Waratahs desperdiçam chances

Os Waratahs adorariam enfrentar os Brumbies depois de uma vitória, mas eles são os principais culpados pela derrota por 35-20 para os Blues em Sydney, na noite de sábado.

Apesar de vencer por 17 a 8 no intervalo, os Waratahs desperdiçaram inúmeras oportunidades de gol nos primeiros 40 minutos, com apenas duas tentativas de mostrar suas 12 entradas dentro das 22 dos Blues.

Lawson Creighton e Angus Blyth dos Waratahs assistem durante uma partida do Super Rugby Pacific contra os Blues.

Os Waratahs se decepcionaram contra os Blues. (Imagens Getty: Mark Nolan)

Eles desfrutaram de impressionantes 75 por cento do território no primeiro tempo, mas perderam a posse de bola quatro vezes quando uma tentativa parecia acenar.

Os Waratahs também foram detidos duas vezes acima da linha do gol, embora a defesa dos Blues merecesse crédito nessas ocasiões.

A equipa da casa mostrou o que podia fazer quando segurava a bola, com o tento de Tom Lambert à beira do intervalo a surgir após um ataque sustentado num jogo multifásico.

Um gol de pênalti de Sid Harvey logo após o intervalo foi o único placar que os Waratahs conseguiram no segundo tempo, com os Blues acumulando 27 pontos sem resposta.

Três derrotas consecutivas deixaram os Waratahs em sétimo lugar na classificação, apagando o otimismo que se seguiu às vitórias nas duas primeiras partidas.
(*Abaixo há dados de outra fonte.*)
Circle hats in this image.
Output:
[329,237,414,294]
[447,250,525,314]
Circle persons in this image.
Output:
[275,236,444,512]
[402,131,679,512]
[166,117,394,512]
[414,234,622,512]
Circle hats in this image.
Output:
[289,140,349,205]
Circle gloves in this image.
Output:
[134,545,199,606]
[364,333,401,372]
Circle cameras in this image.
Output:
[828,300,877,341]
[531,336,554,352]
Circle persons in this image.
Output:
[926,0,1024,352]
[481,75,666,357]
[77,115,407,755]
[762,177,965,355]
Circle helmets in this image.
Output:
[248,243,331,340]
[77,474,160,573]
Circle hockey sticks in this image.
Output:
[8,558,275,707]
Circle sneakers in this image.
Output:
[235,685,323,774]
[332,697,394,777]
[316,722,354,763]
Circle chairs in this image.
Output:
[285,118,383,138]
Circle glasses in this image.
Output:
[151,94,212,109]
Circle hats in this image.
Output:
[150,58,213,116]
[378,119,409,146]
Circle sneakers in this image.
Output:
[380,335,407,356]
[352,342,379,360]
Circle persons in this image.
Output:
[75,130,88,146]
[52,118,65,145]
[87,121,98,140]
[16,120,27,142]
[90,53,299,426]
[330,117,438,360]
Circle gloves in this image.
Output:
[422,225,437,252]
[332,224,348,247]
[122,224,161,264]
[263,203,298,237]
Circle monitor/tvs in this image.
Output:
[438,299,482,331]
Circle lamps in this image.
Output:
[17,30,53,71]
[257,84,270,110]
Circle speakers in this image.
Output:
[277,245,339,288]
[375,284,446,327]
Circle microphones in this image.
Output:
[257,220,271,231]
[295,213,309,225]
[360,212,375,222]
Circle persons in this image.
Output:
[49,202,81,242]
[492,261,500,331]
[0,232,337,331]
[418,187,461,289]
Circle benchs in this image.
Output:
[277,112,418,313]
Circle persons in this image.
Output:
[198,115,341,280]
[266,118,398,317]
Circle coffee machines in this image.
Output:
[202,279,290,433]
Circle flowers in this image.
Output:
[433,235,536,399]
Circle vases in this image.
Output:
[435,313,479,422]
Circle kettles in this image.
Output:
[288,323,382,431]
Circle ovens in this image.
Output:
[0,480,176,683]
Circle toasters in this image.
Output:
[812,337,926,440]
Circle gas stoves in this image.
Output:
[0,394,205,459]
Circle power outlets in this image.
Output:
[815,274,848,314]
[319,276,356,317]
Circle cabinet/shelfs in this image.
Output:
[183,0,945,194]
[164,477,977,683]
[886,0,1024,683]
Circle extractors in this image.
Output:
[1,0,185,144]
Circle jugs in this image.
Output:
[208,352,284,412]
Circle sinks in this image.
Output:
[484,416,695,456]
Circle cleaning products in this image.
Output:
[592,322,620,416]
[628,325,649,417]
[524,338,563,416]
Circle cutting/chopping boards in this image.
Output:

A estrela de Harvey em ascensão

O lado positivo da série de derrotas dos Waratahs foi o surgimento de Harvey, que mostrou enorme potencial desde sua estreia na quarta rodada.

Jogando como zagueiro contra os Blues, Harvey deu uma ideia de como ele poderia ser uma ameaça ofensiva, e sua combinação com o ala dos Wallabies, Max Jorgensen, foi encorajadora.

Sid Harvey corre com a bola debaixo do braço esquerdo pelos Waratahs contra os Blues.

O jovem pistoleiro de Waratah, Sid Harvey, tem um futuro brilhante. (Imagens Getty: Mark Nolan)

O esguio jovem de 20 anos é um tanto estranho no rugby australiano, já que se formou em uma escola pública no interior de NSW.

A sua ascensão enfatiza a importância de investir no desenvolvimento júnior fora dos percursos escolares privados tradicionais e em áreas regionais e rurais.

Reds criam história

No papel, parecia que os Reds enfrentariam uma tarefa difícil se vencessem o Drua em Lautoka, no sábado.

Para começar, eles estavam faltando oito Wallabies – incluindo Fraser McReight e Tate McDermott – devido à sua política de descanso e lesões.

Eles nunca haviam derrotado o Drua em Fiji e jogariam diante dos torcedores mais apaixonados da competição, em meio a uma umidade sufocante.

Mas eles venceram, com as tropas de Les Kiss mantendo os Drua sem tentativas em uma vitória histórica por 21-6.

Kiss usou suas reservas com sabedoria depois de chegar ao intervalo com uma vantagem de 7-6.

As tentativas convertidas para Harry McLaughlin-Phillips e Richie Asiata no segundo tempo garantiram um triunfo com pontos extras, embora a disciplina ameaçasse ser o calcanhar de Aquiles durante toda a partida.

Filipo Daugunu esfrega as mãos durante a partida Reds x Drua em Lautoka.

Filipo Daugunu defendeu os Reds contra os Drua. (Imagens Getty: Pita Simpson)

Os Reds, quarto colocados, sofreram seis dos nove pênaltis dentro de seu território, enquanto Jock Campbell recebeu cartão amarelo aos 43 minutos.

“Não éramos perfeitos, mas nenhum jogo de rugby é perfeito, e hoje encontramos as soluções certas na hora certa, então ficamos felizes com isso”, disse Kiss após a partida.

O extremo nascido em Fiji, Filipo Daugunu, estrelou pelos Reds em ambos os lados da bola, enquanto os jovens Treyvon Pritchard e Vaiuta Latu prometeram sair do banco.

Os Reds venceram quatro partidas consecutivas, mas ainda precisarão melhorar se quiserem derrubar os melhores classificados do Hurricanes em Wellington, no próximo sábado.